>>>

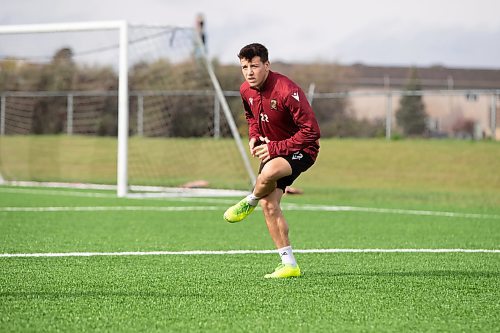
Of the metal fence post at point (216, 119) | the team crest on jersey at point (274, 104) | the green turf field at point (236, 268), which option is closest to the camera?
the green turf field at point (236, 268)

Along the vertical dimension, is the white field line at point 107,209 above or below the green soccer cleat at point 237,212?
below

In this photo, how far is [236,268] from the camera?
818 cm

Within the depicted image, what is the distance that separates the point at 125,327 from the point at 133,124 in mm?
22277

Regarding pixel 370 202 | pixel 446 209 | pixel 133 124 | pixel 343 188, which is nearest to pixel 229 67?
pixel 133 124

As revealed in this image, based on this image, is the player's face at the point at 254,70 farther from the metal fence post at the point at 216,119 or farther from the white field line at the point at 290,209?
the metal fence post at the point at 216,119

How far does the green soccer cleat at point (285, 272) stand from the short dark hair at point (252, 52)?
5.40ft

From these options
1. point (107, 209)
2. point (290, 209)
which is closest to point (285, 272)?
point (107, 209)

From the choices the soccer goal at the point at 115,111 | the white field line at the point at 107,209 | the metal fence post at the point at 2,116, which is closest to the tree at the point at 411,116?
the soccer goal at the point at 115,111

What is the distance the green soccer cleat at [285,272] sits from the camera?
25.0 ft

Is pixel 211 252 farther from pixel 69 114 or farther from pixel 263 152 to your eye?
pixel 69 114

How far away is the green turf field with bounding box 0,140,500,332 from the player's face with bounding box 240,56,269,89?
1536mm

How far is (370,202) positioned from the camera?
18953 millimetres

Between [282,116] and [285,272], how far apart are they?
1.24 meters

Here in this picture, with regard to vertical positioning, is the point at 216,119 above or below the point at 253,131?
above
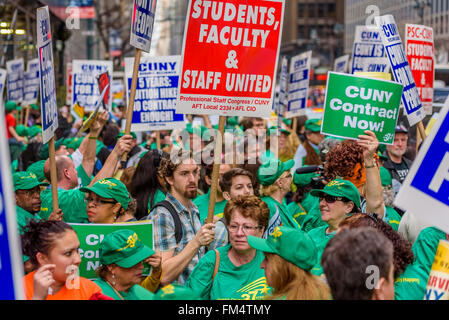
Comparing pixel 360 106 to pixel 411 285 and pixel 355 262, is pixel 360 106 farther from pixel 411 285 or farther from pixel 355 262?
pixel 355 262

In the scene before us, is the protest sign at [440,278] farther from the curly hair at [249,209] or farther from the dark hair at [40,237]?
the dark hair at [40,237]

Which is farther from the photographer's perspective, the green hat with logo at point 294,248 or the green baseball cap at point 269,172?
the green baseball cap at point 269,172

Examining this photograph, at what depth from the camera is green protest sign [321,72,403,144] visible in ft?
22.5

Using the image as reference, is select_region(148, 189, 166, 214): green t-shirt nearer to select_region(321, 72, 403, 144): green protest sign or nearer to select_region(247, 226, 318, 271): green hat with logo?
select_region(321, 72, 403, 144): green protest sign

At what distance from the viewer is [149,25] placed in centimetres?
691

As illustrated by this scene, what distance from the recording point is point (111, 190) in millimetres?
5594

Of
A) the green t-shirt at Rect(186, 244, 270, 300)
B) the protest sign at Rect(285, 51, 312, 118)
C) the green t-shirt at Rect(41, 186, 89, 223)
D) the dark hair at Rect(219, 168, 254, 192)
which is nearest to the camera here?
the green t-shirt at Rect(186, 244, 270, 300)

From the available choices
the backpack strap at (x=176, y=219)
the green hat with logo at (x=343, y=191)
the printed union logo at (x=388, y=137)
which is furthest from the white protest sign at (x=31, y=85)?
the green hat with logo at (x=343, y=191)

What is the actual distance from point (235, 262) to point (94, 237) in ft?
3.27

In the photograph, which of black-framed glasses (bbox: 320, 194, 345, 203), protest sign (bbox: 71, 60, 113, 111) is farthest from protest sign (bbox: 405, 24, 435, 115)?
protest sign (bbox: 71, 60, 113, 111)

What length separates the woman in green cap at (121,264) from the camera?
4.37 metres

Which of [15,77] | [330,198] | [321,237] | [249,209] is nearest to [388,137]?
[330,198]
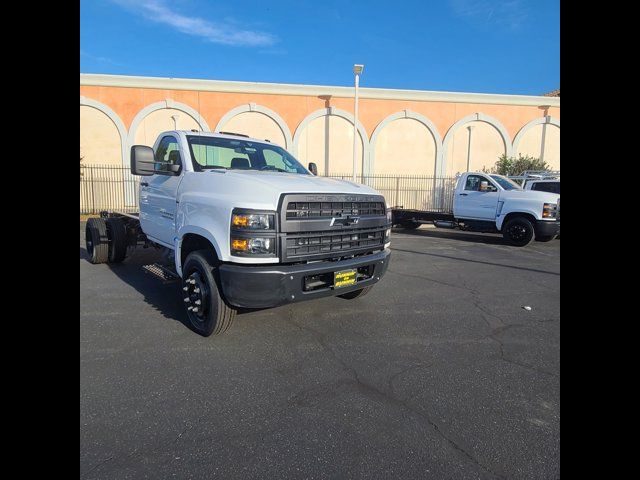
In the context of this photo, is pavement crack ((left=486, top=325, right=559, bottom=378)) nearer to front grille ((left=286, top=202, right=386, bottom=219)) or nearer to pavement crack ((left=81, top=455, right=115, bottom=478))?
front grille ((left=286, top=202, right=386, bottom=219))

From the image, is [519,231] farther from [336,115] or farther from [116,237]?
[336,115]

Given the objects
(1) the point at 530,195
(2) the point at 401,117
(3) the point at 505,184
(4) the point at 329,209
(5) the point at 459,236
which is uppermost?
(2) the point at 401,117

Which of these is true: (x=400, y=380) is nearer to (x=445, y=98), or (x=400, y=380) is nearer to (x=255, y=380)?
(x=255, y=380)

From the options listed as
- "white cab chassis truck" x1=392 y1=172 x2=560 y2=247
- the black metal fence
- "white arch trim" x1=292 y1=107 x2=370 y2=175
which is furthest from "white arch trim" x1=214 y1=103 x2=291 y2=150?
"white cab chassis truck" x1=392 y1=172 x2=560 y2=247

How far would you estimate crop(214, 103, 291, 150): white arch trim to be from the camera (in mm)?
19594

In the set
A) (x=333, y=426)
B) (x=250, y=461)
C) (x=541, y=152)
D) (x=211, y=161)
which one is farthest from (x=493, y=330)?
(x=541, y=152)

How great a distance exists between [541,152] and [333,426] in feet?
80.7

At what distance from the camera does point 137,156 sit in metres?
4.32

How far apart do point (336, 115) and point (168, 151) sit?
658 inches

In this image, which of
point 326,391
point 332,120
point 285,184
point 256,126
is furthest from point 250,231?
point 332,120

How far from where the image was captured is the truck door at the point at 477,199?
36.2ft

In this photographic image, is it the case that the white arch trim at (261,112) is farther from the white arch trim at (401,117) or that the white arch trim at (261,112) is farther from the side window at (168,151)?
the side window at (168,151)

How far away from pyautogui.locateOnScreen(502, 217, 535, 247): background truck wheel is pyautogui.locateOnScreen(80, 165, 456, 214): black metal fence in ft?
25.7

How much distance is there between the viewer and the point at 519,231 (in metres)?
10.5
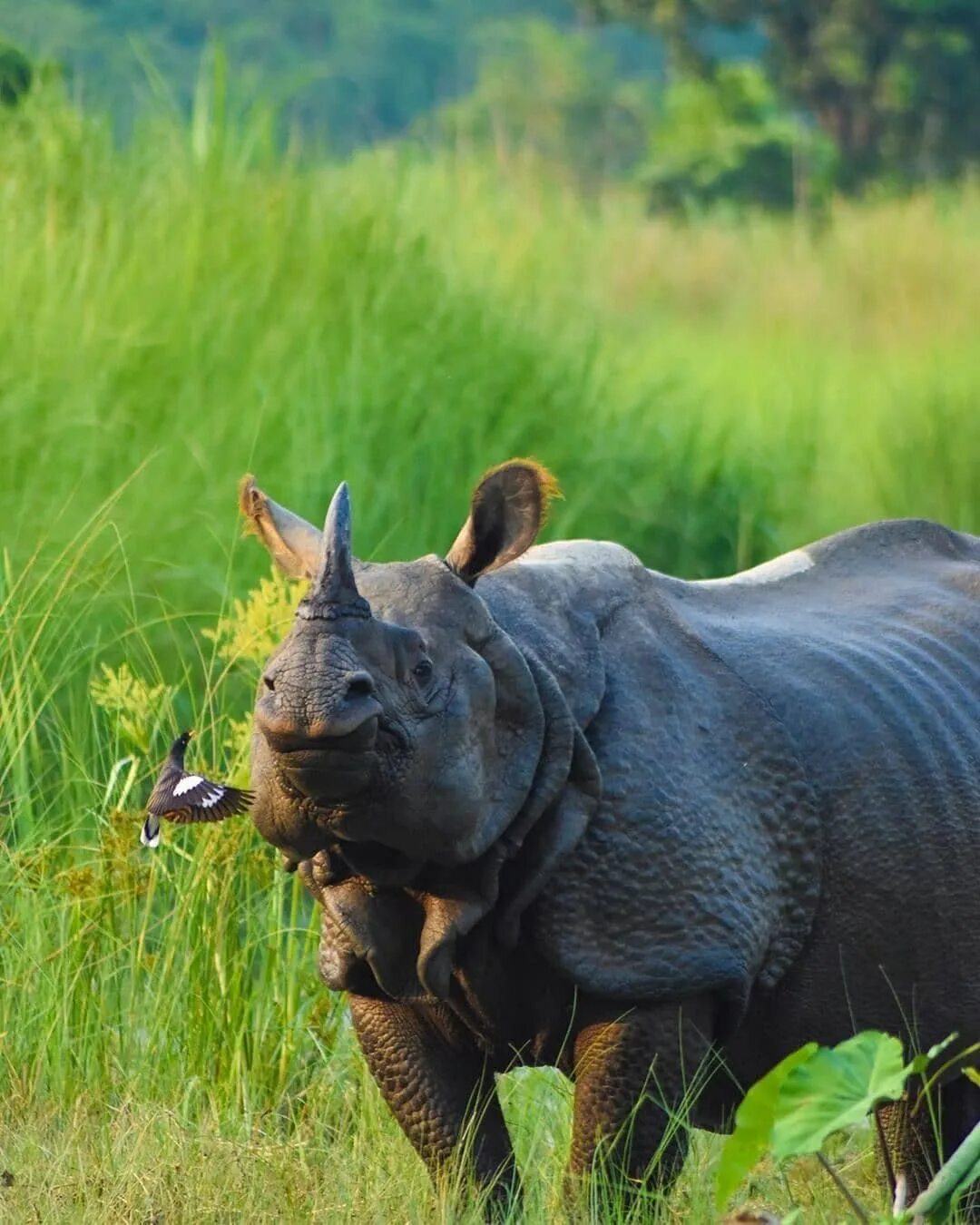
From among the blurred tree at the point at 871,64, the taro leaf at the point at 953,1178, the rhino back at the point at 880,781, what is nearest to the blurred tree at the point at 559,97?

<<<

STATED TASK.
Quote all of the lines above word for word, leaving out the pictures.

ANSWER FOR THE TASK.
Of the metal fence post at point (216, 119) | the team crest on jersey at point (274, 104) | the green turf field at point (236, 268), which option is closest to the camera?
the green turf field at point (236, 268)

Along the vertical dimension, is the white field line at point 107,209 above or below the green soccer cleat at point 237,212?
below

In this photo, how far is [236,268] from the camera?
818 cm

Within the depicted image, what is the distance that separates the point at 125,327 from the point at 133,124 in mm?
22277

Regarding pixel 370 202 | pixel 446 209 | pixel 133 124 | pixel 343 188, which is nearest to pixel 229 67?
pixel 133 124

As revealed in this image, based on this image, is the player's face at the point at 254,70 farther from the metal fence post at the point at 216,119 or farther from the white field line at the point at 290,209?
the metal fence post at the point at 216,119

How far does the green soccer cleat at point (285, 272) stand from the short dark hair at point (252, 52)?
5.40ft

From these options
1. point (107, 209)
2. point (290, 209)
which is closest to point (285, 272)?
point (107, 209)

From the choices the soccer goal at the point at 115,111 | the white field line at the point at 107,209 | the metal fence post at the point at 2,116, which is closest to the tree at the point at 411,116?
the soccer goal at the point at 115,111

What is the distance the green soccer cleat at [285,272] sits from the camera?
25.0 ft

Is pixel 211 252 farther from pixel 69 114 or farther from pixel 263 152 to your eye?
pixel 69 114

How far away is the green turf field with bounding box 0,140,500,332 from the player's face with bounding box 240,56,269,89?
1536mm

How far is (370,202) positioned from the camera?
18953 millimetres

Between [282,116] and [285,272], how far apart are they?
1.24 meters

Here in this picture, with regard to vertical positioning, is the point at 216,119 above or below the point at 253,131?
above
Comparing pixel 360 106 to pixel 411 285 and pixel 355 262, is pixel 360 106 farther from pixel 411 285 or farther from pixel 355 262?
pixel 355 262

In the scene before us, is the protest sign at [440,278] farther from the curly hair at [249,209] or farther from the dark hair at [40,237]?
the dark hair at [40,237]

Which is farther from the photographer's perspective, the green hat with logo at point 294,248 or the green baseball cap at point 269,172?
the green baseball cap at point 269,172

Examining this photograph, at what depth from the camera is green protest sign [321,72,403,144] visible in ft?
22.5

Using the image as reference, is select_region(148, 189, 166, 214): green t-shirt nearer to select_region(321, 72, 403, 144): green protest sign or nearer to select_region(247, 226, 318, 271): green hat with logo?
select_region(321, 72, 403, 144): green protest sign

At what distance from the viewer is [149,25] placed in centimetres?
691

As illustrated by this scene, what distance from the recording point is point (111, 190) in millimetres?
5594

Of
A) the green t-shirt at Rect(186, 244, 270, 300)
B) the protest sign at Rect(285, 51, 312, 118)
C) the green t-shirt at Rect(41, 186, 89, 223)
D) the dark hair at Rect(219, 168, 254, 192)
which is nearest to the camera here?
the green t-shirt at Rect(186, 244, 270, 300)

From the available choices
the backpack strap at (x=176, y=219)
the green hat with logo at (x=343, y=191)
the printed union logo at (x=388, y=137)
which is furthest from the white protest sign at (x=31, y=85)?
the green hat with logo at (x=343, y=191)

What is the actual distance from point (235, 262) to point (94, 237) in ft?
3.27

In the photograph, which of black-framed glasses (bbox: 320, 194, 345, 203), protest sign (bbox: 71, 60, 113, 111) is farthest from protest sign (bbox: 405, 24, 435, 115)?
protest sign (bbox: 71, 60, 113, 111)

What length separates the woman in green cap at (121,264) from the camera?
4.37 metres

Which of [15,77] | [330,198] | [321,237] | [249,209] is nearest to [388,137]?
[330,198]
In the context of this photo, is pavement crack ((left=486, top=325, right=559, bottom=378)) nearer to front grille ((left=286, top=202, right=386, bottom=219)) or nearer to pavement crack ((left=81, top=455, right=115, bottom=478))?
front grille ((left=286, top=202, right=386, bottom=219))

From the image, is [519,231] farther from [336,115] or farther from [116,237]?
[336,115]

Given the objects
(1) the point at 530,195
(2) the point at 401,117
(3) the point at 505,184
(4) the point at 329,209
(5) the point at 459,236
which is uppermost?
(2) the point at 401,117

Which of these is true: (x=400, y=380) is nearer to (x=445, y=98), or (x=400, y=380) is nearer to (x=255, y=380)?
(x=255, y=380)

From the options listed as
- "white cab chassis truck" x1=392 y1=172 x2=560 y2=247
- the black metal fence
- "white arch trim" x1=292 y1=107 x2=370 y2=175
which is furthest from "white arch trim" x1=214 y1=103 x2=291 y2=150?
"white cab chassis truck" x1=392 y1=172 x2=560 y2=247

How far would you estimate crop(214, 103, 291, 150): white arch trim to be from the camera (in mm)?
19594

In the set
A) (x=333, y=426)
B) (x=250, y=461)
C) (x=541, y=152)
D) (x=211, y=161)
which one is farthest from (x=493, y=330)?
(x=541, y=152)

How great a distance exists between [541,152] and [333,426] in feet?
80.7

At what distance from the camera does point 137,156 sit in metres?
4.32

How far apart do point (336, 115) and point (168, 151) sit?
658 inches

In this image, which of
point 326,391
point 332,120
point 285,184
point 256,126
is furthest from point 250,231?
point 332,120

How far from where the image was captured is the truck door at the point at 477,199?
36.2ft

In this photographic image, is it the case that the white arch trim at (261,112) is farther from the white arch trim at (401,117) or that the white arch trim at (261,112) is farther from the side window at (168,151)?
the side window at (168,151)

How far away from pyautogui.locateOnScreen(502, 217, 535, 247): background truck wheel is pyautogui.locateOnScreen(80, 165, 456, 214): black metal fence in ft?
25.7

How much distance is there between the viewer and the point at 519,231 (in metres)?
10.5
From among the blurred tree at the point at 871,64, the taro leaf at the point at 953,1178, the rhino back at the point at 880,781, what is nearest to the blurred tree at the point at 559,97?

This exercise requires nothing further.